12 November 2018
An internet diversion which rerouted data traffic through Russia and China led to the disruption of several Google services on Monday. Google’s search and cloud-hosting services were affected for 2 hours as a consequence.
The disruption lasted for nearly two hours and ended about 5:30 pm EST (4 am IST), the company stated. Apart from this, a Nigerian internet provider was also involved in the disruption.
Google confirmed Monday's disruption via a network status page but added that it believed the cause was "external to Google."
The specific method used was called border gateway protocol hijacking and is known to knock essential services offline and facilitate espionage as well as financial theft. Google’s network traffic is encrypted which protects it from prying eyes even if diverted.
Alex Henthorn-Iwane who works with network-intelligence company ThousandEyes stated that the incident was the worst affecting Google till now.
He said he suspected nation-state involvement because the traffic was effectively landing at state-run China Telecom. A recent study by US Naval War College and Tel Aviv University scholars says China systematically hijacks and diverts US internet traffic. Henthorn-Iwane stated that the hijacking may have been "a war-game experiment."
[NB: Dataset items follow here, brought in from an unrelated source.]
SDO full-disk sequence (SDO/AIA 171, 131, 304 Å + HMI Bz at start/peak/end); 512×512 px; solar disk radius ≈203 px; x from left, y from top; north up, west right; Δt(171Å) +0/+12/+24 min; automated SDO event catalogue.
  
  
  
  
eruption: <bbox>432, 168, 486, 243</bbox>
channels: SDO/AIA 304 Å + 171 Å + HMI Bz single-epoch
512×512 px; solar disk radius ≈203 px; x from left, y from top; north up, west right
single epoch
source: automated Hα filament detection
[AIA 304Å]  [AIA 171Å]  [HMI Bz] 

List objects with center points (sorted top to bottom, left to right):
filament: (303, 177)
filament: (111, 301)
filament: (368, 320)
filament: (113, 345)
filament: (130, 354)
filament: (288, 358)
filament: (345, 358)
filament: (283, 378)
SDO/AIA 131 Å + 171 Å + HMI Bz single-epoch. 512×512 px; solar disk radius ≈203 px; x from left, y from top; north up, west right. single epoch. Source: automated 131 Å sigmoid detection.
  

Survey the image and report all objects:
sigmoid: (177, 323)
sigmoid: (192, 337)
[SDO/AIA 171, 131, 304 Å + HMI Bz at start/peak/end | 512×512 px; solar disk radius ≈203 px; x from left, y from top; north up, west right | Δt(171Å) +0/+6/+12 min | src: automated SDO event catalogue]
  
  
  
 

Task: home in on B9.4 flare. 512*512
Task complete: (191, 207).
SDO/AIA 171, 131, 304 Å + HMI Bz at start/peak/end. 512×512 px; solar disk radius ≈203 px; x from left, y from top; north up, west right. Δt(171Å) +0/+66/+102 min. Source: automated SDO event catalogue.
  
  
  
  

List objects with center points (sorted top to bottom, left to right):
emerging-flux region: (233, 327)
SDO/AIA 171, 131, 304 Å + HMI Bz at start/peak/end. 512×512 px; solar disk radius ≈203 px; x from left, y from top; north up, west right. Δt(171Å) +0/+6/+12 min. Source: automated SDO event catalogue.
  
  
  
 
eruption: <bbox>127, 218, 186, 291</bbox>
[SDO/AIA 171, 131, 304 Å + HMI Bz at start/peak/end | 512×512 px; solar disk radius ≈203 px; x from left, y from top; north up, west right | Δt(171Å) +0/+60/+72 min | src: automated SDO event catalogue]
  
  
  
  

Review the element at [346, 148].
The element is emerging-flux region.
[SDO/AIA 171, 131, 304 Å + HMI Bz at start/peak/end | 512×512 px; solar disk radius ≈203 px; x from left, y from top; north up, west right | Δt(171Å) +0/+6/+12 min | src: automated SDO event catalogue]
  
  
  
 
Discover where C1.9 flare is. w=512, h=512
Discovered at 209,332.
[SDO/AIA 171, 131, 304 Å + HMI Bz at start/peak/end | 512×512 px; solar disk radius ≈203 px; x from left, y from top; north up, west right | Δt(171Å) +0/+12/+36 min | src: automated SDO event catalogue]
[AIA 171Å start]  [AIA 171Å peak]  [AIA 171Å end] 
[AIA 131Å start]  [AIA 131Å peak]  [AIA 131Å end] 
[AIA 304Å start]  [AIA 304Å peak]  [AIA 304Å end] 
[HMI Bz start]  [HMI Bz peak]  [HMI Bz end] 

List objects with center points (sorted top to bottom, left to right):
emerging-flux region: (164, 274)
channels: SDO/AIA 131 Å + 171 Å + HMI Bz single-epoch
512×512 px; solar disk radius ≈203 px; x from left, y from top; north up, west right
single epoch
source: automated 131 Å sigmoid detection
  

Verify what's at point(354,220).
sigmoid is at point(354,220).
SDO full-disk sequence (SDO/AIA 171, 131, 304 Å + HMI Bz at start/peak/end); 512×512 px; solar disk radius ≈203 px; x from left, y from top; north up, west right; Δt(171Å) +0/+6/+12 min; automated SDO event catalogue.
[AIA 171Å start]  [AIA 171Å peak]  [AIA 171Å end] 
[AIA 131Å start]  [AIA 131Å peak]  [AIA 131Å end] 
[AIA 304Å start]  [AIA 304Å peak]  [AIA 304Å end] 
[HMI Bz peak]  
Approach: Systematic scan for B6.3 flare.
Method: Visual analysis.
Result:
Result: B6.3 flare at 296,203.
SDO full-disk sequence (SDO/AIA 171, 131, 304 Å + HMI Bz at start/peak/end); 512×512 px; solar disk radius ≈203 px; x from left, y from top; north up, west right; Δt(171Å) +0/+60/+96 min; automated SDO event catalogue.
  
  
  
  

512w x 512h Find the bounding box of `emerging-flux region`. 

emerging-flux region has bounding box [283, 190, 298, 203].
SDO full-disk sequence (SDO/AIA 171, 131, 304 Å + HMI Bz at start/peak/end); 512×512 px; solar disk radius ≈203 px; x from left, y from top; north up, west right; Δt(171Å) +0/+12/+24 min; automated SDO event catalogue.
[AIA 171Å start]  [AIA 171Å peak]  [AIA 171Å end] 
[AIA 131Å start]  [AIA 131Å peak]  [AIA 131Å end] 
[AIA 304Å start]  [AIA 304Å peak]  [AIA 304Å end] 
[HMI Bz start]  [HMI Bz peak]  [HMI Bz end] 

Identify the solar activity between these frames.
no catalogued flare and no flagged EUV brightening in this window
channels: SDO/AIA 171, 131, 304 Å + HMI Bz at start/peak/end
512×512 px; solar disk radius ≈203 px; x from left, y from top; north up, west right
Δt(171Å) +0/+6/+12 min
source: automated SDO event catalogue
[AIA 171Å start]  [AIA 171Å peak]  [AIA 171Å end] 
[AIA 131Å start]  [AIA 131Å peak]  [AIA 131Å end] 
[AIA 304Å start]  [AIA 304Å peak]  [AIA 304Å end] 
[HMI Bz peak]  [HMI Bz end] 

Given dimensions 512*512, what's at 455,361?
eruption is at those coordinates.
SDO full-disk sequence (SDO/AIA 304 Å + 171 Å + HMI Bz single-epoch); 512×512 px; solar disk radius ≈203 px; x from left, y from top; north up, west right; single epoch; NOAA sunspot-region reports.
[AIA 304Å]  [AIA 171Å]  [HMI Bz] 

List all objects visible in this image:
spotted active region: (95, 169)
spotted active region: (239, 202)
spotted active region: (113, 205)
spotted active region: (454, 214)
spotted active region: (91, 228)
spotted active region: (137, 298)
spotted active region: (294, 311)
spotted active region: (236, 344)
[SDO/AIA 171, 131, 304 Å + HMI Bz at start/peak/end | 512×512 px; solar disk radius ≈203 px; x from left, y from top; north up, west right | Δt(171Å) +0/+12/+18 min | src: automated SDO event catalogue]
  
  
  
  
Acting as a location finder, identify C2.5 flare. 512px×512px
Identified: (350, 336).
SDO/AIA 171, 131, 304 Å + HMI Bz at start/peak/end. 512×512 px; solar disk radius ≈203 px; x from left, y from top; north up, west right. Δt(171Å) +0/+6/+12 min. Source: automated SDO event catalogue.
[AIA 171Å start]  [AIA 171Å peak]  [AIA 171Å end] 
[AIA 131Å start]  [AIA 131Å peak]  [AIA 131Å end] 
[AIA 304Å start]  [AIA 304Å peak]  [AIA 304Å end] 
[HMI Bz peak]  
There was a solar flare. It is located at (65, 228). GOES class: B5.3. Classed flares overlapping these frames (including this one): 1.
There have been two recent cases where such rerouting has affected financial sites. In April 2017, one such rerouting had affected Mastercard and Visa among other sites. In April 2018, another hijacking enabled cryptocurrency theft. The US Department of Homeland Security has not responded to a request for comment.
ThousandEyes named China Telecom, Russian internet provider Transtelecom and the Nigerian ISP MainOne as the companies involved in the incident.